LAGO DI GARDA
E’ il maggiore lago italiano e bagna tre Regioni: il Trentino, la Lombardia e il Veneto.
La costa veneta, ai piedi del Monte Baldo, si pregia di sette Paesi accarezzati dal Garda, particolarmente caratteristici, ognuno con proprie tipicità.
Partendo da Nord, incontriamo Malcesine, con il suo castello arroccato sulla roccia, i suoi vicoli ideali per romantiche passeggiate e l’innovativa funivia che in pochi minuti vi porterà a 1.800 metri, con una meravigliosa vista panoramica sul lago, resa possibile dalle cabine rotanti su se stesse.
Scendendo verso sud, troviamo Brenzone con i suoi percorsi bike, e con l’attracco per meravigliose traversate sul Garda. A pochi chilometri Torri del Benaco, con il suo castello scaligero, il porticciolo medievale e svariati percorsi trekking per nordic walking.
Si scende ancora e, passando dalla meravigliosa Punta San Vigilio con a fianco la Baia delle Sirene, ci troviamo a Garda, da dove prende il nome il più famoso lago d’Europa. La suggestiva Rocca vi emozionerà con passeggiate panoramiche.
Il nostro itinerario verso Sud prosegue con Bardolino, terra di produzione vinicola di fama mondiale per il Bardolino DOC. Località ricercata dai più giovani per le sue discoteche e locali notturni.
Lazise, grazie alla sua morfologia, ospita molti campeggi di ottima qualità, ideali per vacanze in famiglia con intrattenimento per i più piccoli. Passando da Canevaworld, il più famoso parco acquatico italiano con al suo interno il primo parco cinematografico Movieland e Gardaland, parco divertimenti per eccellenza, si arriva a Peschiera del Garda. Famosa per le vicende storiche che l’hanno coinvolta, Peschiera, ideale per lunghe passeggiate in riva al lago e partite a golf nel suggestivo campo in località Paradiso.
Valeggio sul Mincio, conosciuta per la sua tradizione culinaria a base di tortellini e per il meraviglioso Parco Giardino Sigurtà.
Lago di Garda, non solo vacanze rilassanti, ma ricche di attività sportive come la vela, il wind surf, il kite surf, il parapendio dal Monte Baldo, le passeggiate in quota e in lungolago, il nordic walking, la mountain bike, le escursioni a cavallo e molto altro…
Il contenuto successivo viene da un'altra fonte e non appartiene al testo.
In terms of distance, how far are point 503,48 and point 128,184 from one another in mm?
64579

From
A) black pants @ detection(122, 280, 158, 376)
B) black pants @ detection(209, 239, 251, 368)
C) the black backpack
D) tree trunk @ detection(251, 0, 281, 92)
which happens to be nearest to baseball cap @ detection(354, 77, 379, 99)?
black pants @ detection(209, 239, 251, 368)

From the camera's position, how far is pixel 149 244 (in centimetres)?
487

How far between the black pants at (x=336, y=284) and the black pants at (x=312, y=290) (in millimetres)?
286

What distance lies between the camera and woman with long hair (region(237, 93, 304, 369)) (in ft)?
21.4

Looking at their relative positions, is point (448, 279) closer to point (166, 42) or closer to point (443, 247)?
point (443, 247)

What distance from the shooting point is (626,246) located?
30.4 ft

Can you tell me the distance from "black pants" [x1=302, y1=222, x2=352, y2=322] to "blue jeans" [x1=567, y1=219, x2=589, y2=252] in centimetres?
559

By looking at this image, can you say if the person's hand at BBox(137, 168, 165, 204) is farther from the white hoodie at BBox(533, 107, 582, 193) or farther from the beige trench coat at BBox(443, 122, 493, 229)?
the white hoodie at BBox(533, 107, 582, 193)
Affacciandosi sulla sponda Lombarda troviamo subito la splendida
Sirmione. Grazie alla sua felice posizione naturale, le diverse epoche storiche hanno lasciato a Sirmione segni così cospicui da offrire tuttora materia di nuovi studi e di nuove scoperte agli archeologi e agli storici.
Ma Sirmione non è solo il borgo antico. Anche il territorio fuori dal ponte è ricco di storia.
A sud della penisola, in un territorio oggi densamente urbanizzato, si estendeva l'antica selva Lugana . A causa della sua posizione strategica, essa fu teatro di numerosi fatti d'armi. Forse proprio qui nella selva, in un luogo imprecisato, il papa Leone Magno nel 452 d. C. avrebbe convinto Attila, condottiero degli Unni, a ritornare al nord. La selva era però quasi sparita all'inizio del XVI secolo, poichè fu colonizzata e sfruttata come terreno agricolo.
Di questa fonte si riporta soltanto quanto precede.